Da Calderas große, aktive magmatische Systeme überlagern, werden sie intensiv überwacht:

  • GPS-Netzwerke: Messen Bodendeformationen mit Millimetergenauigkeit.
  • InSAR (Interferometric Synthetic Aperture Radar): Satelliten erkennen flächige Bodenveränderungen über große Gebiete hinweg.
  • Seismische Netzwerke: Erfassen Schwarmbeben, die oft Magmabewegungen begleiten.
  • Gasüberwachung: Steigende SO₂- und CO₂-Emissionen können auf frisches Magma hinweisen.

Calderas auf anderen Planeten

Calderas sind kein rein irdisches Phänomen.

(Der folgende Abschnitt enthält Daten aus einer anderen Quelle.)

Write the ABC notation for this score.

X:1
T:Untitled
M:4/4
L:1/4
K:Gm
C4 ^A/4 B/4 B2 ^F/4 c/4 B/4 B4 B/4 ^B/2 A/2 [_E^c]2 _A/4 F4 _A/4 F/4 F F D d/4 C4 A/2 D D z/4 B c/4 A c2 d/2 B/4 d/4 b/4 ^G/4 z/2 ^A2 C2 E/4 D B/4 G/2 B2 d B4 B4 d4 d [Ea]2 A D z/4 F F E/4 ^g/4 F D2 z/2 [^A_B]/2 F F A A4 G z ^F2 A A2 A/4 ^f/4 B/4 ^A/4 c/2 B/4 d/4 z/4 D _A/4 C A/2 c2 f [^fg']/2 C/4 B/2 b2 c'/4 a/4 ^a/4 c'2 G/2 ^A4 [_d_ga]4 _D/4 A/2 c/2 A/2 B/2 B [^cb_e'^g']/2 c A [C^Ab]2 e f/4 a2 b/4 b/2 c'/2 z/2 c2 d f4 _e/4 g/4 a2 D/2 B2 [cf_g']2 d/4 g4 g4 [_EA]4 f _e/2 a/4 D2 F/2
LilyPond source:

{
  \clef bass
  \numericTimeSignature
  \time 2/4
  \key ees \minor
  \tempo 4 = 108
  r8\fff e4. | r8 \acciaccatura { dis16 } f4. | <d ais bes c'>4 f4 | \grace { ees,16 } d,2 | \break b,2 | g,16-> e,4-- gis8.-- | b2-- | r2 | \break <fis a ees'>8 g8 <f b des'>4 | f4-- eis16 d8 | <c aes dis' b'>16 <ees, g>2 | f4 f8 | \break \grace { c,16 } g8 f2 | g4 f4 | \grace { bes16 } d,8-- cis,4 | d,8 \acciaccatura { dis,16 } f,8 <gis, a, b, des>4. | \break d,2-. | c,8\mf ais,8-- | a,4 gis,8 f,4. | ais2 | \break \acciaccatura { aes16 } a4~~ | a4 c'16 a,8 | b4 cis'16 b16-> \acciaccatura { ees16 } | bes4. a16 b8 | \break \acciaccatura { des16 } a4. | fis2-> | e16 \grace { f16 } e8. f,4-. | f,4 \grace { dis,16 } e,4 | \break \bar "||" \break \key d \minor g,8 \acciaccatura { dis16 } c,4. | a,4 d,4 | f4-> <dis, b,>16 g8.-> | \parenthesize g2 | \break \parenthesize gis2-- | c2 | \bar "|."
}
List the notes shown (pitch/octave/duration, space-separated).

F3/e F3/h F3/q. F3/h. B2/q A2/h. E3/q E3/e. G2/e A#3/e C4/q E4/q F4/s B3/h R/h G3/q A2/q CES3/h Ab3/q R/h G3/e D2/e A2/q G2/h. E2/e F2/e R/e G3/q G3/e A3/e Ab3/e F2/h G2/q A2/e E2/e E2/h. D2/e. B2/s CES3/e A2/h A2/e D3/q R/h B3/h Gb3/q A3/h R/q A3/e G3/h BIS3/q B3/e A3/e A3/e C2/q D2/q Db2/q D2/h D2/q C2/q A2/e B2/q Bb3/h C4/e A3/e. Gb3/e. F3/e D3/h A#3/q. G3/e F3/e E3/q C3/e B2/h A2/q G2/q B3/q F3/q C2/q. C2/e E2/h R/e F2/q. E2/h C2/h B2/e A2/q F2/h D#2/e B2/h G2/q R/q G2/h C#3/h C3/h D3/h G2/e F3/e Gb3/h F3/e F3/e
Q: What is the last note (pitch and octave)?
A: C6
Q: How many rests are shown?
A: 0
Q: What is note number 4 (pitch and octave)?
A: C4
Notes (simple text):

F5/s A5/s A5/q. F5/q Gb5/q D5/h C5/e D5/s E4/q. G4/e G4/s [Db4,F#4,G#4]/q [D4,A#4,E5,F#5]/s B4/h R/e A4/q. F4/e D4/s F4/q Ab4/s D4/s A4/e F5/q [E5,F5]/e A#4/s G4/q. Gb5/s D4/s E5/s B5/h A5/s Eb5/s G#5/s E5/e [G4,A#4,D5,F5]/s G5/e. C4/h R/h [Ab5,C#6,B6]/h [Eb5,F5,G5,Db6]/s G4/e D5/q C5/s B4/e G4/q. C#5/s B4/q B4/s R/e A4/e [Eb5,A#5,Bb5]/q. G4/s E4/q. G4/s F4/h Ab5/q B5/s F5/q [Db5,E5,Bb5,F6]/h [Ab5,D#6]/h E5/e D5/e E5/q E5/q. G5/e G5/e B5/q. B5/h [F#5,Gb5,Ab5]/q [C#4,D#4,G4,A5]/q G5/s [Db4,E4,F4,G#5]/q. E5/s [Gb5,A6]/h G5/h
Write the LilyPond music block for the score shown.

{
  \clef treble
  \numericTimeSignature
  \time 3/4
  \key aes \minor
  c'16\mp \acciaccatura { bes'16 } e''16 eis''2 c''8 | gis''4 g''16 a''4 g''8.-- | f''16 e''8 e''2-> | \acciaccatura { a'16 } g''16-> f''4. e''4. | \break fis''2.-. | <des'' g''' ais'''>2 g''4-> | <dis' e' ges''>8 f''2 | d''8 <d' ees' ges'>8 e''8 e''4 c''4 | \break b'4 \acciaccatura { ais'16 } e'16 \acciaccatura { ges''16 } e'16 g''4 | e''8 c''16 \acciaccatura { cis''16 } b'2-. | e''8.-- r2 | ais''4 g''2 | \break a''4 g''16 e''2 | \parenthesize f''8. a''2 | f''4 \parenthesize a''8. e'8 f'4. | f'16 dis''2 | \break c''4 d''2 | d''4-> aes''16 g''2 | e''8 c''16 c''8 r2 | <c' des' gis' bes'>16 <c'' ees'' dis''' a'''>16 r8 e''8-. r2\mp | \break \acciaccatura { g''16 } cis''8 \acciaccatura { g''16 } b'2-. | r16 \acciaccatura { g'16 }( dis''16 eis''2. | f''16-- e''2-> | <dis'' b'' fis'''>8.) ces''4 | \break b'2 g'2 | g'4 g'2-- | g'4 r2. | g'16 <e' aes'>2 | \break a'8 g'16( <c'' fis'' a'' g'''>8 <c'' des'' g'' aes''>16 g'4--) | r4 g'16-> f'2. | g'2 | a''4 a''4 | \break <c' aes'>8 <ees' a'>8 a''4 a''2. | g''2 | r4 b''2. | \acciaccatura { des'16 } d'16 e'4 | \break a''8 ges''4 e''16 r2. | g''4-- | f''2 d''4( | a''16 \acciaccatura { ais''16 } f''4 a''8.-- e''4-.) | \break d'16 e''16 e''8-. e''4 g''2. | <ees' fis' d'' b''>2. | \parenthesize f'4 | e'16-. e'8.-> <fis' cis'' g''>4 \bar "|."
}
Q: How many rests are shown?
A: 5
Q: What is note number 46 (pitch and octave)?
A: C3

Der Olympus Mons auf dem Mars besitzt eine riesige Gipfelcaldera mit etwa 80 km Durchmesser – das Ergebnis wiederholter Entleerungen der Magmakammer über Milliarden von Jahren. Da der Mars keine aktive Plattentektonik besitzt und der Vulkan immer über demselben Hotspot verblieb, konnte er riesige Ausmaße annehmen und mehrere übereinander liegende Calderas bilden.

Auch auf der Venus wurden durch Radarmessungen (Magellan-Sonde) hunderte calderapartige Strukturen kartiert, die als Coronae bekannt sind – kreisförmige Topographiestrukturen, die möglicherweise durch partielle Magmakammerentleerung entstanden.

Auf dem Jupitermond Io – dem vulkanisch aktivsten Körper des Sonnensystems – sind flache Calderas (dort Patera genannt) die häufigste vulkanische Struktur. Einige sind mit ständig aktiven Lavaseen gefüllt und können Durchmesser von über 200 km aufweisen.

Calderas als Touristenziele und Kulturerbe

Einige der bekanntesten Calderas ziehen Millionen von Besuchern an und sind tief in der lokalen Kultur verankert:

  • Santorini (Griechenland): Die Caldera des Vulkans Thera, entstanden bei einer katastrophalen Eruption um 1600 v. Chr., bildet heute den malerischen Hafenkessel der Insel. Die Eruption löschte möglicherweise die minoische Zivilisation aus und inspirierte den Atlantis-Mythos.
  • Crater Lake (Oregon, USA): Entstanden durch den Kollaps des Mount Mazama vor ~7.700 Jahren, ist der See mit 592 m Tiefe einer der tiefsten der Welt. Er ist heilig für die Klamath-Indianer, die den Einsturz in ihrer mündlichen Überlieferung bewahrt haben.
  • Ngorongoro (Tansania): Diese 3 Millionen Jahre alte, 19 km breite Caldera ist ein UNESCO-Welterbe und beherbergt eine der dichtesten Konzentrationen von Großwild Afrikas in ihrem geschlossenen Ökosystem.

Verwandte Begriffe

  • Magmakammer: Das unterirdische Reservoir, dessen Entleerung eine Caldera erzeugt.
  • Plinianische Eruption: Der häufigste Ausbruchstyp, der einen Caldera-Einsturz auslöst.
  • VEI: Der Index, mit dem Caldera-bildende Ausbrüche klassifiziert werden – meist VEI 6 bis 8.
  • Fumarole: Typische Erscheinungen in aktiven Caldera-Systemen.